Monday, July 19, 2010

Two Kinds of Symbols

But we have, for our purposes, to make a distinction at the outset between two different kinds of symbols. There are visible objects or sounds which stand for something of which we already have direct knowledge. Such symbols are not intended to give us any information about the nature of the thing or things symbolized, but to remind us of them, or tell us something about their action at the particular moment, or prompt us to act in a certain way at the particular moment because of them. The Union Jack does not give a patriotic Briton any information about his country or the part it has played in the world, but it reminds him of a whole world of things which he knows otherwise. The sound of a trumpet announcing the arrival of a king to inspect his army, or the tolling of a bell to announce his death do not tell those who hear the sound anything about the appearance or character of the king: nor would it give them any idea of what coming to inspect an army meant, or what dying meant, if they had not already the idea of those things in their minds: the sound tells them merely that the man they otherwise know is going to perform the action, or has suffered the experience, which they otherwise knew, at that particular moment of time.
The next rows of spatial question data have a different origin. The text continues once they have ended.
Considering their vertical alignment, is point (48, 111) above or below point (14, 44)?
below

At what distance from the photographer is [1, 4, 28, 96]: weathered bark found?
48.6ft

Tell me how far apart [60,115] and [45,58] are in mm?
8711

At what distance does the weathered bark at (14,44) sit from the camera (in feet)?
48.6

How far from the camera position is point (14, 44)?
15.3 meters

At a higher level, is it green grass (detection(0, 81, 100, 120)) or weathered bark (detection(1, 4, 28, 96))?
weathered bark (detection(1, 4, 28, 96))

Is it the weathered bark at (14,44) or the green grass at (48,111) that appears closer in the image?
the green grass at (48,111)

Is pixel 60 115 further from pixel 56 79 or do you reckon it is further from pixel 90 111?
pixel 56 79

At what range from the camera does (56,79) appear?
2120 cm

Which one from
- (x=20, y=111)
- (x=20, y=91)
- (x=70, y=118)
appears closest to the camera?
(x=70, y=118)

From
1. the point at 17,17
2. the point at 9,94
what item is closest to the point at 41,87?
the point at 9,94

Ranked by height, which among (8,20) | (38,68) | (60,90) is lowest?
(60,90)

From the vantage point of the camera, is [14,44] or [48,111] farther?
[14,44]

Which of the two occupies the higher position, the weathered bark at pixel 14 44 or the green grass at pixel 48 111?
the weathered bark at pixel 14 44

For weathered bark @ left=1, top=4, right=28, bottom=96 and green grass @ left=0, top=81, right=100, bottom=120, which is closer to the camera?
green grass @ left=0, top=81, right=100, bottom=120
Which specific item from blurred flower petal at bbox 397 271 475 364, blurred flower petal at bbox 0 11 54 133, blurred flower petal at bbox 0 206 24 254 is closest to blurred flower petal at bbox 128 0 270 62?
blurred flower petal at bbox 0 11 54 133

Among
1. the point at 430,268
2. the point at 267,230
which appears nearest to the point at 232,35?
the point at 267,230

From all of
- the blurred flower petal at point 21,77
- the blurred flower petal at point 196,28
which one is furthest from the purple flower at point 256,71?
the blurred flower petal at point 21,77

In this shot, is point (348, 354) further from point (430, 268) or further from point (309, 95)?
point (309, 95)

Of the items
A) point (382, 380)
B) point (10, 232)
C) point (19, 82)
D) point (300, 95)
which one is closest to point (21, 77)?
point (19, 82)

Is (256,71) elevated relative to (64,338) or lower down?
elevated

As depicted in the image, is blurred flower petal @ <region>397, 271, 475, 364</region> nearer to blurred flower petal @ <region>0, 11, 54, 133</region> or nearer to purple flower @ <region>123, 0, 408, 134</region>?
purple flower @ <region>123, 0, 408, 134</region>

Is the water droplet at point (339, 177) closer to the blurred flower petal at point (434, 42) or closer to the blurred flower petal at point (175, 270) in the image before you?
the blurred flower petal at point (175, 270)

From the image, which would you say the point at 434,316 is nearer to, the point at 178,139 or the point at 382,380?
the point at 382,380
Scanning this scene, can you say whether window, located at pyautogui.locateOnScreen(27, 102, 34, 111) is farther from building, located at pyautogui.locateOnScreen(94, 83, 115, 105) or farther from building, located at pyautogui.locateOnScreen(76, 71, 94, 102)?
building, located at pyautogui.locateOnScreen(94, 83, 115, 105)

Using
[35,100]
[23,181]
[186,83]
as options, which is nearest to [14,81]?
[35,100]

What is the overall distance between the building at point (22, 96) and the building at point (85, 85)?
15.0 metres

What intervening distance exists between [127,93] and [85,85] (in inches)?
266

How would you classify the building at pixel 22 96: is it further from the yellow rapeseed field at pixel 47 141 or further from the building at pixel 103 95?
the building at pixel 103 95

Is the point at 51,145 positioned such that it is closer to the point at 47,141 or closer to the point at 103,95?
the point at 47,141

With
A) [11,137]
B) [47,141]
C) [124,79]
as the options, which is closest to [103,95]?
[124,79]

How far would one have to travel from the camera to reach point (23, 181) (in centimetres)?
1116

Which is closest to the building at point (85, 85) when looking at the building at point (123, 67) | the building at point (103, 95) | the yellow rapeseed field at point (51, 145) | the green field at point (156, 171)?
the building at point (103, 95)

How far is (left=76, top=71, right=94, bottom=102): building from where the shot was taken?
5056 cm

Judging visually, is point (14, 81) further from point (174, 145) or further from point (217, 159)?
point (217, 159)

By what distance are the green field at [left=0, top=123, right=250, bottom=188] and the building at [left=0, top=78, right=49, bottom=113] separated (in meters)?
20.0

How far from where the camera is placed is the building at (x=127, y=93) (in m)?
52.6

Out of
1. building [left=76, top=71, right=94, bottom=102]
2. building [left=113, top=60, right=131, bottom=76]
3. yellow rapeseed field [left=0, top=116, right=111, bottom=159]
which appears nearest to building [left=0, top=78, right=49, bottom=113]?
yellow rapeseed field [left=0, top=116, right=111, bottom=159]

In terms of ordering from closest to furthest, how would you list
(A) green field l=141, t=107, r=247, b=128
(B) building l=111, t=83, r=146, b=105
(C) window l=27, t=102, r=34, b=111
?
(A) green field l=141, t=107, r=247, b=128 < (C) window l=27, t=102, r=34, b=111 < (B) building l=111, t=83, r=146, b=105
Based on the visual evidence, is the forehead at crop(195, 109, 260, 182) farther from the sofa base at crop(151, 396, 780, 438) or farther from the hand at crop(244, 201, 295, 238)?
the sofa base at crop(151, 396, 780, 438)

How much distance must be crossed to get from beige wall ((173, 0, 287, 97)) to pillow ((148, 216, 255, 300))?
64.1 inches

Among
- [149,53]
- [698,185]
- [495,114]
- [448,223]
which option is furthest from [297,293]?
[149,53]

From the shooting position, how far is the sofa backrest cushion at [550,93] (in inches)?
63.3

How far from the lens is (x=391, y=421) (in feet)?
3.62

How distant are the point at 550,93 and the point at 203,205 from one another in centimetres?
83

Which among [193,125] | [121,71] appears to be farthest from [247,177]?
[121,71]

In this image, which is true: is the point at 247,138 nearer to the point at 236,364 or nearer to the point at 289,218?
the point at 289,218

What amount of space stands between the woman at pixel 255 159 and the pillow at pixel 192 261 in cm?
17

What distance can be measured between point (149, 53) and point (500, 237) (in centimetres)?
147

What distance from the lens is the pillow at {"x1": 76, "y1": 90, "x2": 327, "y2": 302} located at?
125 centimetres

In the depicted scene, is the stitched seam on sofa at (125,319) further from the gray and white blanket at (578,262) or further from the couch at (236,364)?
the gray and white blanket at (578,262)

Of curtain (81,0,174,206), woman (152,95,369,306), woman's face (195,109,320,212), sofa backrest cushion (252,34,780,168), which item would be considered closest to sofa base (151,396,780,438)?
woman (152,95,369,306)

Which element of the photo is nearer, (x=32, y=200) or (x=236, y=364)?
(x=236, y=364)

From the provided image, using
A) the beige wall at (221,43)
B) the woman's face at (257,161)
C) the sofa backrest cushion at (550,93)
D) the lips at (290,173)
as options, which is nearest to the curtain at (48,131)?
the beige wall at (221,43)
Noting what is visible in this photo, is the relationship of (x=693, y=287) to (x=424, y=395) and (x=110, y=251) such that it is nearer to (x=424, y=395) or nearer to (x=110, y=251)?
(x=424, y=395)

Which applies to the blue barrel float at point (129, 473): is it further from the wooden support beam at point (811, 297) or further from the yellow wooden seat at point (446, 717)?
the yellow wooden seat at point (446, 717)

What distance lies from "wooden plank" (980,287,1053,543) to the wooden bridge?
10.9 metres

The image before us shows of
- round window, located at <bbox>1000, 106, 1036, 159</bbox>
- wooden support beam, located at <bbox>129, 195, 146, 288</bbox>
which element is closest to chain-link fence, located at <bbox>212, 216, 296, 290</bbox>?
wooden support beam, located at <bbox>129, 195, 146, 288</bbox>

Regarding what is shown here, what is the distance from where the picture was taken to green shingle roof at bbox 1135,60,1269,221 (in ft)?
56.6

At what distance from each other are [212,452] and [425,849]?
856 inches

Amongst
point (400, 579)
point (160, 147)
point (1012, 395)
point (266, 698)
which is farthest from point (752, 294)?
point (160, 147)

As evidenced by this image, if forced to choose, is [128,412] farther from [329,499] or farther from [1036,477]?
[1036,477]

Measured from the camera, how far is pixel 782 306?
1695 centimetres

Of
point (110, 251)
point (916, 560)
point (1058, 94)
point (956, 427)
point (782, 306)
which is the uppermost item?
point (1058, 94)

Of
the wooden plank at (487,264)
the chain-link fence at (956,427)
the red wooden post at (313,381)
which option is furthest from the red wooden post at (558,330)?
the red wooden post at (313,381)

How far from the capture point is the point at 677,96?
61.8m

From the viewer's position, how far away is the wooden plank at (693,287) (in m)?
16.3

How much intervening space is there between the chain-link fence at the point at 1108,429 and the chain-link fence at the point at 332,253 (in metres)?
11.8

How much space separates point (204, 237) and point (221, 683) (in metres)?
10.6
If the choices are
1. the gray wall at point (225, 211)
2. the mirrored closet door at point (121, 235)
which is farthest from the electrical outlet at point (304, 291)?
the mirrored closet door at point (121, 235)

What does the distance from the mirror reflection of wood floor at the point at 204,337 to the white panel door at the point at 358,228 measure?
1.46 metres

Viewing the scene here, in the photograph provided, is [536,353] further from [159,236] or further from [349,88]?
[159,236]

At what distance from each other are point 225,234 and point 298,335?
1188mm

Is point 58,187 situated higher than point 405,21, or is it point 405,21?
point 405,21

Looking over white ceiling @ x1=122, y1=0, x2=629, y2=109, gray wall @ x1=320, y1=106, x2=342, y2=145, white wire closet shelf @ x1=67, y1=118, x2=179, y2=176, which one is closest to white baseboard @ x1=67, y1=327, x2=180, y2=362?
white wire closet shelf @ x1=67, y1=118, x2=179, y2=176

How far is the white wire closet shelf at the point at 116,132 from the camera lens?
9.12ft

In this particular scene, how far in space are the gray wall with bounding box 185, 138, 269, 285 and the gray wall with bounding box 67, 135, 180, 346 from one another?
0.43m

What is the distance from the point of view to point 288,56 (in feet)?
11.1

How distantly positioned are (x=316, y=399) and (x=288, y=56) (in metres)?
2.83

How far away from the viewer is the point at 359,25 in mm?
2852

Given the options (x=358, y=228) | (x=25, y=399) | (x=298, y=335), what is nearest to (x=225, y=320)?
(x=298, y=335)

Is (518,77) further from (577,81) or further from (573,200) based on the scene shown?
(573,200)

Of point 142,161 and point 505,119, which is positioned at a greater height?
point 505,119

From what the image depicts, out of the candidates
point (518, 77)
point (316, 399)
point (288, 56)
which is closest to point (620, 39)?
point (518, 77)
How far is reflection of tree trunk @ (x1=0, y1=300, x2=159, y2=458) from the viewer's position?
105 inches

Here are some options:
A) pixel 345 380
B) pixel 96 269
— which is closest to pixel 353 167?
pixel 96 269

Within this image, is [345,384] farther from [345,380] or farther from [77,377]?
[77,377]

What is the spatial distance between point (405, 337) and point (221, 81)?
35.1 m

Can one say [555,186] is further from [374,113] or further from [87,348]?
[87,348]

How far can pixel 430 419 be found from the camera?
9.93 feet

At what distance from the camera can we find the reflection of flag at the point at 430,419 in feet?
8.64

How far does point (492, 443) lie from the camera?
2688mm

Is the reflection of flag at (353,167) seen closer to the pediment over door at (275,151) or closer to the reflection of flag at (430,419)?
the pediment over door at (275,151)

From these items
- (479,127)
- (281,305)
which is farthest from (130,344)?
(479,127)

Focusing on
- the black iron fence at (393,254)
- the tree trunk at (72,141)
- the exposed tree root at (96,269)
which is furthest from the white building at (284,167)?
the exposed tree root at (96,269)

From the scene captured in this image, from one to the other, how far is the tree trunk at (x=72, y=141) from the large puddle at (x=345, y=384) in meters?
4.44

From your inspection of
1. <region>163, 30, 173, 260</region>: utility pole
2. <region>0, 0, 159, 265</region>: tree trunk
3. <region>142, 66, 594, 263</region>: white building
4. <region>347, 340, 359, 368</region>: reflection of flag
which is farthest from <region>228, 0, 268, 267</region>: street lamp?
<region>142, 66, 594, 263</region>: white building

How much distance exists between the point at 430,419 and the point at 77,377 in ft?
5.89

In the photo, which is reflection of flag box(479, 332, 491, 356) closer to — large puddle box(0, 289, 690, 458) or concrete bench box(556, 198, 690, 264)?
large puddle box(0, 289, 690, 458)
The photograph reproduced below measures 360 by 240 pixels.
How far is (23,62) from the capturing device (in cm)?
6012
Or, thirdly, the trumpet which orders the troops to get up in the morning or begin their march, does not tell them anything about getting up in the morning or marching which they do not know already; it tells them only that these actions, of which they have already definite ideas, acquired otherwise, have to be performed now.

The other kind of symbols purport to give information about the things they symbolize, to convey knowledge of their nature, which those who see or hear the symbols have not had before or have not otherwise. There is the old story of someone born blind having explained to him what the colour scarlet was by his being told that it was like the sound of a trumpet. Whether that was a happy analogy or not, it is plain that the only possible way in which a person born blind could be given any information regarding colour is by the use of some things within his own experience, as symbols working by analogy.